Available records »
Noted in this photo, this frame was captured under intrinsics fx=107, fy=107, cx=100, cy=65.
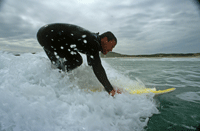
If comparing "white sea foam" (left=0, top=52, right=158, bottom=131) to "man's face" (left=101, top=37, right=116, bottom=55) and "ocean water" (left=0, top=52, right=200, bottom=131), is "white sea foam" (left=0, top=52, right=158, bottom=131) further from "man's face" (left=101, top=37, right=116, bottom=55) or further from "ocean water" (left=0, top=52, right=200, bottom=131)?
"man's face" (left=101, top=37, right=116, bottom=55)

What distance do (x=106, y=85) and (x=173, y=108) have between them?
1.36 meters

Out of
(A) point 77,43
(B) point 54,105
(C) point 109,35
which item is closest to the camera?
(B) point 54,105

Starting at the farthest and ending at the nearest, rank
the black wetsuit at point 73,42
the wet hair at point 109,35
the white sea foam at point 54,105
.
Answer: the wet hair at point 109,35 < the black wetsuit at point 73,42 < the white sea foam at point 54,105

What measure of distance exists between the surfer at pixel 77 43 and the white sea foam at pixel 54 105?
0.99ft

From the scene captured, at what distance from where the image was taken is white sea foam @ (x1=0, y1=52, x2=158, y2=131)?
38.9 inches

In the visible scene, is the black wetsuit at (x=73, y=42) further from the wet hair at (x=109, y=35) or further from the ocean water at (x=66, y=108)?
the ocean water at (x=66, y=108)

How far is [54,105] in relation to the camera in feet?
4.10

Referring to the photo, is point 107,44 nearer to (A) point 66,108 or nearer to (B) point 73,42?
(B) point 73,42

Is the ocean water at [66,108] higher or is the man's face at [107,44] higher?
the man's face at [107,44]

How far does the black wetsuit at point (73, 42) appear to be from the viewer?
1.62 metres

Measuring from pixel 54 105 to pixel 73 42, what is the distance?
0.92 m

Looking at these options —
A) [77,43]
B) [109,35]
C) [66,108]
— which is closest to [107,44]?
[109,35]

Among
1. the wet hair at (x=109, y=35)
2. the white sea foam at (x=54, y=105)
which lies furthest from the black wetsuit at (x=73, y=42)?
the white sea foam at (x=54, y=105)

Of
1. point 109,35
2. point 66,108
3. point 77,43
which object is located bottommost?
point 66,108
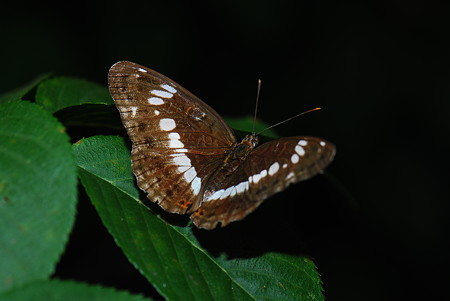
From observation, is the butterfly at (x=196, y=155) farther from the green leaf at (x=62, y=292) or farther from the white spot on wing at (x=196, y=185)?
the green leaf at (x=62, y=292)

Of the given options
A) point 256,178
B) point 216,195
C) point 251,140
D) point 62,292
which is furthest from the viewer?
point 251,140

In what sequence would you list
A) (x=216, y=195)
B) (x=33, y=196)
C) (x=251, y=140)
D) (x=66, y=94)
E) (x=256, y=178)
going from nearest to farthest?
1. (x=33, y=196)
2. (x=256, y=178)
3. (x=216, y=195)
4. (x=251, y=140)
5. (x=66, y=94)

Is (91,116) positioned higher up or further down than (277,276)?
higher up

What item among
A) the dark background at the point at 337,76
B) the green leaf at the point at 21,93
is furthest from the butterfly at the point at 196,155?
the dark background at the point at 337,76

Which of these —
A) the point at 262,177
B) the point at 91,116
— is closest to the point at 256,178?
the point at 262,177

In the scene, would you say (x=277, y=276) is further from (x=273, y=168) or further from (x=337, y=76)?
(x=337, y=76)

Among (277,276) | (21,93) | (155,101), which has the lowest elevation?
(277,276)
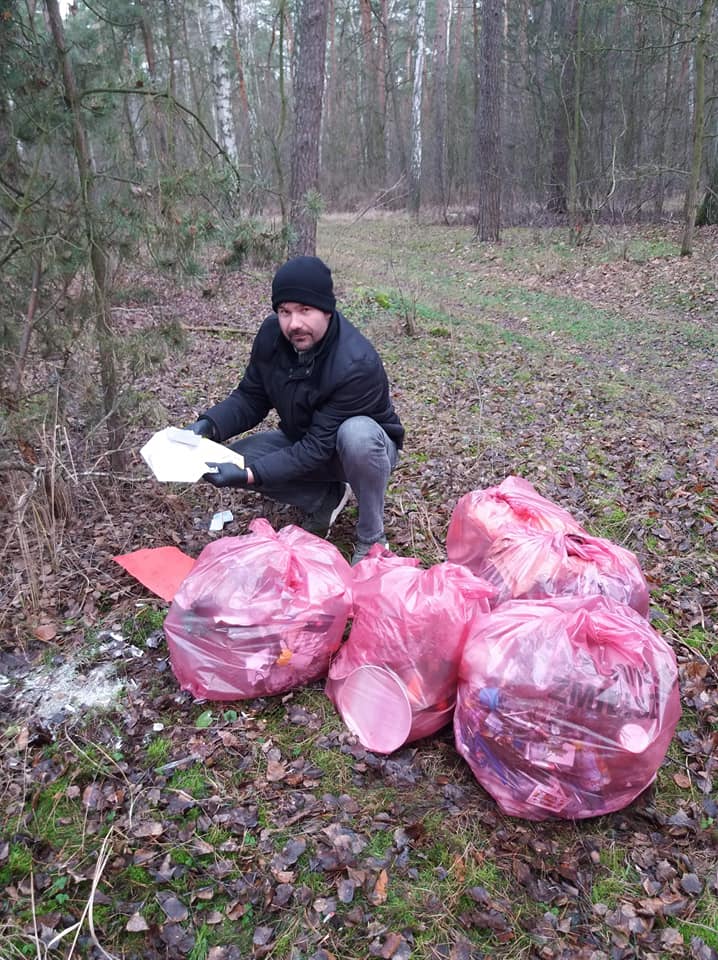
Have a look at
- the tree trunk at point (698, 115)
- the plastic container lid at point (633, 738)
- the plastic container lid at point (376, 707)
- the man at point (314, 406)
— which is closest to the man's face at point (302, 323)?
the man at point (314, 406)

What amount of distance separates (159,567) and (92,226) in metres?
1.54

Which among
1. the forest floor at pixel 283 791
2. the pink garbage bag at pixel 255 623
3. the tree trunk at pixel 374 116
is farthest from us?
the tree trunk at pixel 374 116

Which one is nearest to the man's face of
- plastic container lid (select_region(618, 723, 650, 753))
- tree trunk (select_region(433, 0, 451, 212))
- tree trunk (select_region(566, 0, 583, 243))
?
plastic container lid (select_region(618, 723, 650, 753))

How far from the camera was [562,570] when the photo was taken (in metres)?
2.34

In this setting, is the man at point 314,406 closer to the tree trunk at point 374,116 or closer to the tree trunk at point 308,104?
the tree trunk at point 308,104

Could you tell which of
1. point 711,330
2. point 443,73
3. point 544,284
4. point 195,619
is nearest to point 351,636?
point 195,619

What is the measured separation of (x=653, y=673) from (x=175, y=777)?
1420 millimetres

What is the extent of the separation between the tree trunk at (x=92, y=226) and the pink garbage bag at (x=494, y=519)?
1.55m

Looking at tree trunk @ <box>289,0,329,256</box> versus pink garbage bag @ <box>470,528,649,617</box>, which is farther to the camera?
tree trunk @ <box>289,0,329,256</box>

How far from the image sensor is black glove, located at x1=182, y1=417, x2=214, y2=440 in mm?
2916

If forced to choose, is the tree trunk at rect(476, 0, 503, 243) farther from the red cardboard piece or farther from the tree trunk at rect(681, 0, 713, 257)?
the red cardboard piece

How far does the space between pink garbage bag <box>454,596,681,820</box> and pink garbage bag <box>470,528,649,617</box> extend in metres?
0.34

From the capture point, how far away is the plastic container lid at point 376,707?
2.07 m

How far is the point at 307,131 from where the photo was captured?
8.07 m
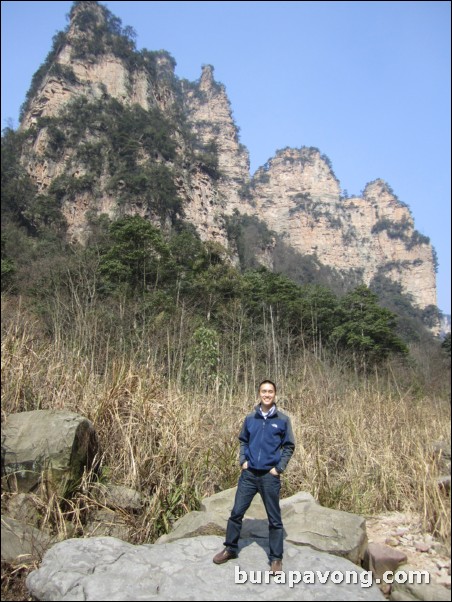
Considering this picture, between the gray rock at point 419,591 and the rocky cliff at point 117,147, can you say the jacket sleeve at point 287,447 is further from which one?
the rocky cliff at point 117,147

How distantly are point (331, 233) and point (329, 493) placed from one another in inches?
2593

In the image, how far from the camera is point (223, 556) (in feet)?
8.98

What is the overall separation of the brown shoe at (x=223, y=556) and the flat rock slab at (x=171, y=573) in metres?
0.03

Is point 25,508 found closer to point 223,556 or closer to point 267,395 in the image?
point 223,556

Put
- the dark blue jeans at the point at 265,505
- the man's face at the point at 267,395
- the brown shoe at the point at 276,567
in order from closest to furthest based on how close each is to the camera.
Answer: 1. the brown shoe at the point at 276,567
2. the dark blue jeans at the point at 265,505
3. the man's face at the point at 267,395

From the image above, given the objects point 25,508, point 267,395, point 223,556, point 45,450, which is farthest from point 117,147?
point 223,556

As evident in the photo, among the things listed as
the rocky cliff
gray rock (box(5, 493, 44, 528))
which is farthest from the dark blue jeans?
the rocky cliff

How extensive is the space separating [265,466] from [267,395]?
40 centimetres

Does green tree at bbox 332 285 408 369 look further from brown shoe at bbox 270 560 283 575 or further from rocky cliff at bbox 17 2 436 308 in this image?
brown shoe at bbox 270 560 283 575

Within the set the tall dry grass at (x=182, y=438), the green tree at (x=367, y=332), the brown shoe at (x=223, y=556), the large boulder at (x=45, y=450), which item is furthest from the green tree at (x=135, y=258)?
the brown shoe at (x=223, y=556)

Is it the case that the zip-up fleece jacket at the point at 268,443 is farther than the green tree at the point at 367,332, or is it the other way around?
the green tree at the point at 367,332

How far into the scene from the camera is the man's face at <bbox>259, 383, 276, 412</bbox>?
116 inches

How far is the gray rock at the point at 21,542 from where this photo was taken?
2982 millimetres

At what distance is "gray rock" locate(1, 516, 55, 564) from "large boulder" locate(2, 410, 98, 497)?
0.34 m
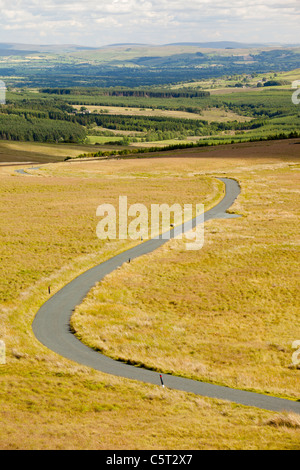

Given instruction » Extract every line of the listing above verbatim, omitting the pictures.

Answer for this exercise »
Noted in this photo, this frame was captured under intrinsics fx=107, fy=107, cx=100, cy=65.
If comparing "white sea foam" (left=0, top=52, right=158, bottom=131) to "man's face" (left=101, top=37, right=116, bottom=55) and "ocean water" (left=0, top=52, right=200, bottom=131), is "white sea foam" (left=0, top=52, right=158, bottom=131) further from "man's face" (left=101, top=37, right=116, bottom=55) or further from "ocean water" (left=0, top=52, right=200, bottom=131)?
"man's face" (left=101, top=37, right=116, bottom=55)

What distance do (x=106, y=85) and (x=173, y=108) have between them?
1.36 meters

Out of
(A) point 77,43
(B) point 54,105
(C) point 109,35
which item is closest to the camera?
(B) point 54,105

Starting at the farthest and ending at the nearest, rank
the black wetsuit at point 73,42
the wet hair at point 109,35
the white sea foam at point 54,105
.
Answer: the wet hair at point 109,35 < the black wetsuit at point 73,42 < the white sea foam at point 54,105

What measure of distance exists between the surfer at pixel 77 43 and the white sea foam at pixel 54 105?
0.99ft

From the scene captured, at what distance from where the image was taken is white sea foam @ (x1=0, y1=52, x2=158, y2=131)?
38.9 inches

In the visible scene, is the black wetsuit at (x=73, y=42) further from the wet hair at (x=109, y=35) or further from the ocean water at (x=66, y=108)?
the ocean water at (x=66, y=108)

How far is [54,105] in relation to the camera in feet?
4.10

Referring to the photo, is point 107,44 nearer to (A) point 66,108 or nearer to (B) point 73,42?
(B) point 73,42

Is the ocean water at [66,108] higher or is the man's face at [107,44] higher?
the man's face at [107,44]

How far does the black wetsuit at point (73, 42) appear to be from the viewer?
1.62 metres

Measuring from pixel 54 105 to pixel 73 42, what is the distance?
0.92 m

Looking at these options —
A) [77,43]
B) [109,35]
C) [66,108]
— which is closest to [107,44]?
[109,35]

Among
1. the wet hair at (x=109, y=35)
2. the white sea foam at (x=54, y=105)
which lies furthest from the black wetsuit at (x=73, y=42)?
the white sea foam at (x=54, y=105)

Of
1. point 109,35
2. point 66,108
3. point 77,43
which object is located bottommost?
point 66,108
From observation, is the butterfly at (x=196, y=155) farther from the green leaf at (x=62, y=292) or farther from the white spot on wing at (x=196, y=185)?
the green leaf at (x=62, y=292)

Of the given options
A) point 256,178
B) point 216,195
C) point 251,140
D) point 62,292
which is furthest from the viewer?
point 251,140

In what sequence would you list
A) (x=216, y=195)
B) (x=33, y=196)
C) (x=251, y=140)
D) (x=66, y=94)
E) (x=256, y=178)
going from nearest to farthest?
1. (x=33, y=196)
2. (x=256, y=178)
3. (x=216, y=195)
4. (x=251, y=140)
5. (x=66, y=94)

Is (91,116) positioned higher up or further down than (277,276)?
higher up

What item among
A) the dark background at the point at 337,76
B) the green leaf at the point at 21,93
is furthest from the butterfly at the point at 196,155?
the dark background at the point at 337,76

Which of these —
A) the point at 262,177
B) the point at 91,116
— is closest to the point at 256,178?
the point at 262,177

In the scene, would you say (x=277, y=276) is further from (x=273, y=168) or further from (x=337, y=76)?
(x=337, y=76)

Among (277,276) | (21,93) | (155,101), which has the lowest elevation?
(277,276)
Have a look at
- the tree trunk at point (698, 115)
- the plastic container lid at point (633, 738)
- the plastic container lid at point (376, 707)
- the man at point (314, 406)
— which is closest to the man's face at point (302, 323)?
the man at point (314, 406)

What amount of distance separates (159,567) and (92,226) in metres?
1.54

Which among
1. the forest floor at pixel 283 791
2. the pink garbage bag at pixel 255 623
3. the tree trunk at pixel 374 116
is farthest from us?
the tree trunk at pixel 374 116

Which one is nearest to the man's face of
- plastic container lid (select_region(618, 723, 650, 753))
- tree trunk (select_region(433, 0, 451, 212))
- tree trunk (select_region(566, 0, 583, 243))
?
plastic container lid (select_region(618, 723, 650, 753))

How far from the camera was [562,570] when the photo was taken (in metres)?
2.34

In this setting, is the man at point 314,406 closer to the tree trunk at point 374,116 or closer to the tree trunk at point 308,104?
the tree trunk at point 308,104

Could you tell which of
1. point 711,330
2. point 443,73
3. point 544,284
4. point 195,619
is nearest to point 351,636?
point 195,619

What is the measured separation of (x=653, y=673) from (x=175, y=777)?
1420 millimetres

What is the extent of the separation between the tree trunk at (x=92, y=226) and the pink garbage bag at (x=494, y=519)?
1.55m

Looking at tree trunk @ <box>289,0,329,256</box> versus pink garbage bag @ <box>470,528,649,617</box>, which is farther to the camera?
tree trunk @ <box>289,0,329,256</box>

How far from the image sensor is black glove, located at x1=182, y1=417, x2=214, y2=440 in mm?
2916

If forced to choose, is the tree trunk at rect(476, 0, 503, 243) farther from the red cardboard piece or farther from the tree trunk at rect(681, 0, 713, 257)?
the red cardboard piece

How far does the space between pink garbage bag <box>454,596,681,820</box> and pink garbage bag <box>470,528,649,617</box> extend in metres?
0.34

From the capture point, how far away is the plastic container lid at point 376,707?
2.07 m

How far is the point at 307,131 from where the photo was captured?
8.07 m
Considering this picture, between the gray rock at point 419,591 and the rocky cliff at point 117,147, can you say the jacket sleeve at point 287,447 is further from which one?
the rocky cliff at point 117,147

How distantly are point (331, 233) and point (329, 493) placed from one another in inches?
2593

In the image, how far from the camera is point (223, 556) (in feet)?
8.98

What is the overall separation of the brown shoe at (x=223, y=556) and the flat rock slab at (x=171, y=573) in metres?
0.03

Is point 25,508 found closer to point 223,556 or closer to point 267,395 in the image?
point 223,556

Put
- the dark blue jeans at the point at 265,505
- the man's face at the point at 267,395
- the brown shoe at the point at 276,567
in order from closest to furthest based on how close each is to the camera.
Answer: 1. the brown shoe at the point at 276,567
2. the dark blue jeans at the point at 265,505
3. the man's face at the point at 267,395

From the image above, given the objects point 25,508, point 267,395, point 223,556, point 45,450, which is farthest from point 117,147?
point 223,556

As evident in the photo, among the things listed as
the rocky cliff
gray rock (box(5, 493, 44, 528))
which is farthest from the dark blue jeans?
the rocky cliff

How extensive is the space separating [265,466] from [267,395]?
40 centimetres

Does green tree at bbox 332 285 408 369 look further from brown shoe at bbox 270 560 283 575 or further from rocky cliff at bbox 17 2 436 308 in this image?
brown shoe at bbox 270 560 283 575

Within the set the tall dry grass at (x=182, y=438), the green tree at (x=367, y=332), the brown shoe at (x=223, y=556), the large boulder at (x=45, y=450), which item is furthest from the green tree at (x=135, y=258)?
the brown shoe at (x=223, y=556)

Is it the case that the zip-up fleece jacket at the point at 268,443 is farther than the green tree at the point at 367,332, or is it the other way around?
the green tree at the point at 367,332

How far into the scene from the camera is the man's face at <bbox>259, 383, 276, 412</bbox>?
116 inches

How far is the gray rock at the point at 21,542 from where this photo was taken?
2982 millimetres

At what distance is "gray rock" locate(1, 516, 55, 564) from "large boulder" locate(2, 410, 98, 497)?
0.34 m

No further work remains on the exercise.